Reputation: 171
I am trying to clean up a dataset of crime data by giving it better categorical labels. A sample of the table looks like this:
d <- as.data.table(read.csv('[filepath]'))
print(d)
Classifications ucr_ncic_code
SOVEREIGNTY NA
Treason 101
Treason Misprison 102
Espionage 103
Sabotage 104
Sedition 105
Selective Service 106
Sovereignty 199
MILITARY NA
Military Desertion 201
Military 299
IMMIGRATION NA
Illegal Entry 301
False Citizenship 302
Smuggling Aliens 303
Immigration 399
HOMICIDE NA
Homicide Family-Gun 901
Homicide Family-Weapon 902
Homicide Nonfam-Gun 903
<TRUNCATED>
As you can see, in the original dataset the broader categories of crime classifications are formatted as all-caps headers with an NA code (e.g SOVEREIGNTY NA
). What I would like to do is reformat the data so that these headers are their own categorial column in the table.
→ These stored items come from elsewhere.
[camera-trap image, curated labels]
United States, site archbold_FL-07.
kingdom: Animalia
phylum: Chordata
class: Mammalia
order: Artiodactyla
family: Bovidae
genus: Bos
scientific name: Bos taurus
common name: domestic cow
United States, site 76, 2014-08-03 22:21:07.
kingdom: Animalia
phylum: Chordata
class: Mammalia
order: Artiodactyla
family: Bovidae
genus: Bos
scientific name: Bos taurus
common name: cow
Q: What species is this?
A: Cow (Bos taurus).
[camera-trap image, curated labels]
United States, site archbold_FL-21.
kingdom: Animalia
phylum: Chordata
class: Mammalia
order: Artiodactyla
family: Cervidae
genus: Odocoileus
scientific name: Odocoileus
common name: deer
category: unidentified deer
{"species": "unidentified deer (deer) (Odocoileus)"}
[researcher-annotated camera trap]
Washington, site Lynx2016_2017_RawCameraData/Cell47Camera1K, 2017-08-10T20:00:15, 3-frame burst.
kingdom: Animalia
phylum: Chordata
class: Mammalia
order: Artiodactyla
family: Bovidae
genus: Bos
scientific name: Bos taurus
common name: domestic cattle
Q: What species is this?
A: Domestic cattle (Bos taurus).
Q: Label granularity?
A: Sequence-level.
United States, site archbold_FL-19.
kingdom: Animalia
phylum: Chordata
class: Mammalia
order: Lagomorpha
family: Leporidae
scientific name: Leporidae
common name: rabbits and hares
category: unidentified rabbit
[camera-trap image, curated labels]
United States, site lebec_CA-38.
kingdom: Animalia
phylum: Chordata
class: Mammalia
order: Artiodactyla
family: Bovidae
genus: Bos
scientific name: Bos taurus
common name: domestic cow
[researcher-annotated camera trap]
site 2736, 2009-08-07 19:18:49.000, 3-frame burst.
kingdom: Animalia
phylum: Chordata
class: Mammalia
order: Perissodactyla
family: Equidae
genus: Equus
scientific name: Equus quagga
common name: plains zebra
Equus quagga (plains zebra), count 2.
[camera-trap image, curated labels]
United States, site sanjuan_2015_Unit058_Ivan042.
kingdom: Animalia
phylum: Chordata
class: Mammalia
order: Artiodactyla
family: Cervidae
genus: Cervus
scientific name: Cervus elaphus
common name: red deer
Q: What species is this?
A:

Here is my initial solution, which I am almost sure is not the best approach, but produces the desired result:
d[,row.num := .I,]
d.categs <- d[toupper(substr(Classifications,1,3))==substr(Classifications,1,3)]
#the substring is for some edge cases that I don't show here
setnames(d.categs, "Classifications", "Category")
d <- merge(d,d.categs[,row.num,list(Category)],'row.num', all.x=TRUE)
d <- d[order(row.num)]
prev.row <- NA
for (i in seq(1,d[,.N])) {
current.row <- d$Category[i]
if (is.na(current.row) & !(is.na(prev.row))){
d$Category[i] <- prev.row
}
prev.row <- d$Category[i]
}
#clean up
d <- d[!(is.na(ucr_ncic_code))]
d[,row.num := NULL,]
print(d)
Classifications ucr_ncic_code Category
Treason 101 SOVEREIGNTY
Treason Misprison 102 SOVEREIGNTY
Espionage 103 SOVEREIGNTY
Sabotage 104 SOVEREIGNTY
Sedition 105 SOVEREIGNTY
Selective Service 106 SOVEREIGNTY
Sovereignty 199 SOVEREIGNTY
Military Desertion 201 MILITARY
Military 299 MILITARY
Illegal Entry 301 IMMIGRATION
False Citizenship 302 IMMIGRATION
Smuggling Aliens 303 IMMIGRATION
Immigration 399 IMMIGRATION
Homicide Family-Gun 901 HOMICIDE
Homicide Family-Weapon 902 HOMICIDE
Homicide Nonfam-Gun 903 HOMICIDE
<TRUNCATED>
What would be a better way to utilize the data.table package to make this formatting change? I'm guessing there's a better way to copy cells down than the for-loop that I designed.
Upvotes: 1
Views: 105
Reputation: 34763
I would use rleid
as follows:
DT[ , category := Classifications[1L],
by = ceiling(rleid(is.na(ucr_ncic_code)) / 2)]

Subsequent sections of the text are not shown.